Some key aspects were well known among medical students and healthcare professionals, such as the endemicity of CD in Latin America. Nevertheless, some believed CD was also endemic to Africa, probably because they confused the CD parasite with the phylogenetically related parasite (also belonging to the genera Trypanosoma) responsible for African trypanosomiasis. Another epidemiologically crucial aspect was unknown among many healthcare professionals (up to 40%): the mother-to-child transmission route. This is the most important transmission route in non-endemic countries where blood and organ donors are screened. Our results suggest that medical schools and postgraduate medical training should emphasize this aspect to a greater extent, especially in countries with Latin American populations.

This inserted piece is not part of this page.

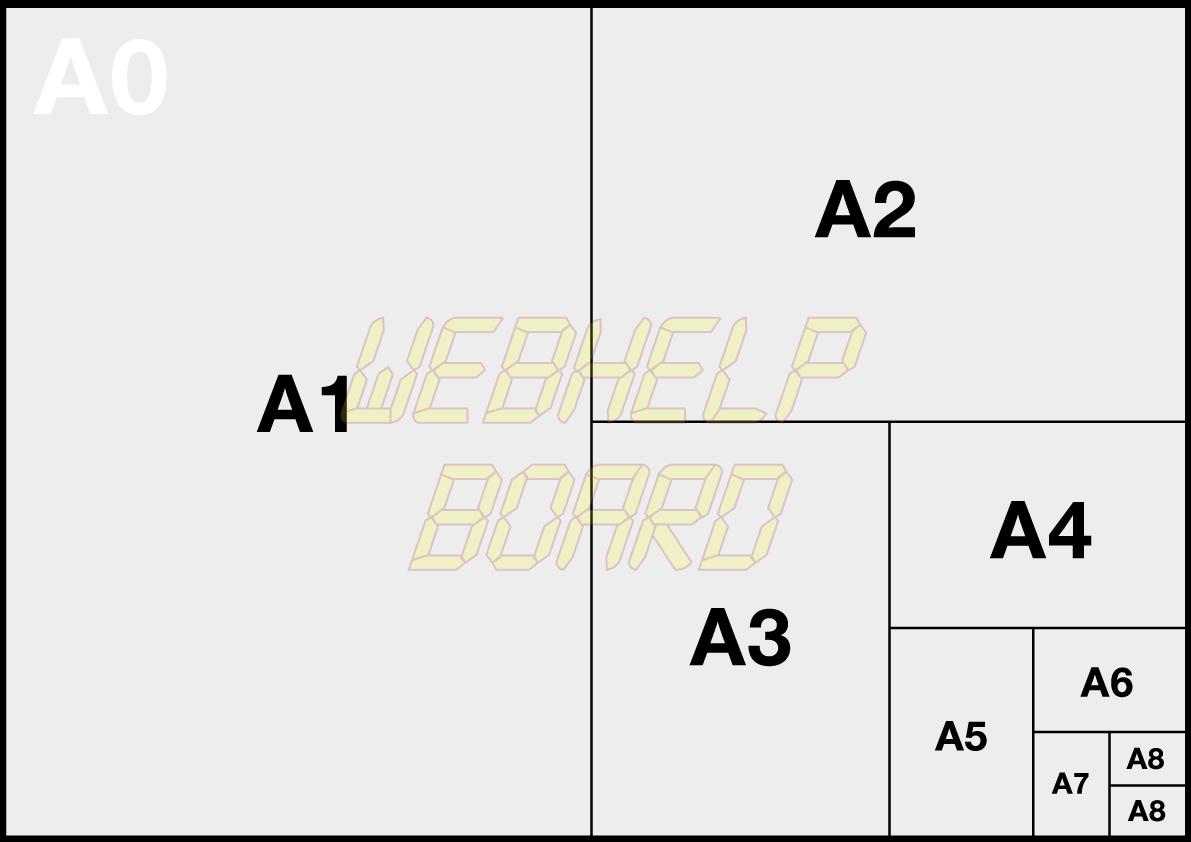 a5 - Vai imprimir? Entenda as medidas dos papéis A1, A2, A3, A4, A5 e outras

Another aspect which respondents struggled with was the name of the drugs indicated for treating CD; less than 30% of the healthcare professionals and less than 9% of medical and pharmaceutical students knew the names. Nevertheless, we consider it much more important for professionals to know that a treatment exists than to be able to name the drug as such. In our previous pilot study conducted among medical students, 87% knew there was a specific treatment for CD, and around 75% were aware that most of the carriers of T. cruzi are asymptomatic.10 This issue is crucial to screen and encourage the population at risk to perform the diagnostic test. If health professionals are aware of the endemicity of the infection, its transmission routes (especially those at play in the country where the professional is based), its asymptomatic nature, which diagnostic test to order if CD is suspected, and the fact that treatment exists, we consider that the health professional is equipped with the basic knowledge to suspect, prevent, and treat CD.

The reactive item, “Can someone with CD feel okay (asymptomatic)?,” which we consider relevant to discriminate the level of knowledge of CD, yielded a very low difficulty index (a high number of correct answers) and a low factorial saturation (0.29) in the analysis of construct validity. In light of these statistics, we chose not to retain the question in the ChaLKS.

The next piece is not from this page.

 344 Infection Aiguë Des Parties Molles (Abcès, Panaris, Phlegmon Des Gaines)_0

As pointed out in other articles, it is very important to measure the level of knowledge of NTDs in undergraduate medical students to evaluate the need to intensify education in these concepts, providing future medical doctors with optimal tools to cope with NTDs.20 We did not observe differences in the level of knowledge among resident physicians trained in Europe versus Latin America. In our opinion, this may reflect an acceptable training in imported diseases in Europe, equaling European medical students’ CD knowledge tothe ones performing their bachelor’s degree in endemic areas.

This study has some limitations. One is the low number of students who filled in the ChaLKS-Social&Health. With regard to the items included on the scale, it would have been advisable to add a question on CD transmission during organ transplantation to the initial version of the questionnaire to assess how it performed during the validation. Other knowledge items to consider assessing on future questionnaires would be the risk of stroke associated with CD (as some studies show the lack of knowledge on this aspect among health professionals)21 and the existence of screening programs and activities to control the transmission of T. cruzi (regarding pregnant women in endemic areas, blood donations, and organ transplants) in the countries of the surveyed health professionals.3 This latter aspect would be advisable to include on both versions, given the importance of doctors having up-to-date information on these programs and of other health and social service providers knowing where to refer people who are at risk of carrying T. cruzi. Last, we controlled the index of difficulty of the questions, opting in most cases for questions with intermediate value indices. However, for some people, it may turn out that some questions are easier to answer than others and we cannot rule out the leading question effect in some cases.

The ChaLKS-Medical includes 10 items with good metric properties: 3 on epidemiology, 3 on transmission, 2 on clinical characteristics, 1 on diagnosis, and 1 on treatment. The question “Is CD endemic to the Americas?” shows high factorial saturation and a low difficulty index, so it could have been excluded from the questionnaire. However, the consulted experts considered this question too relevant to leave out, and it was thus maintained in the final version.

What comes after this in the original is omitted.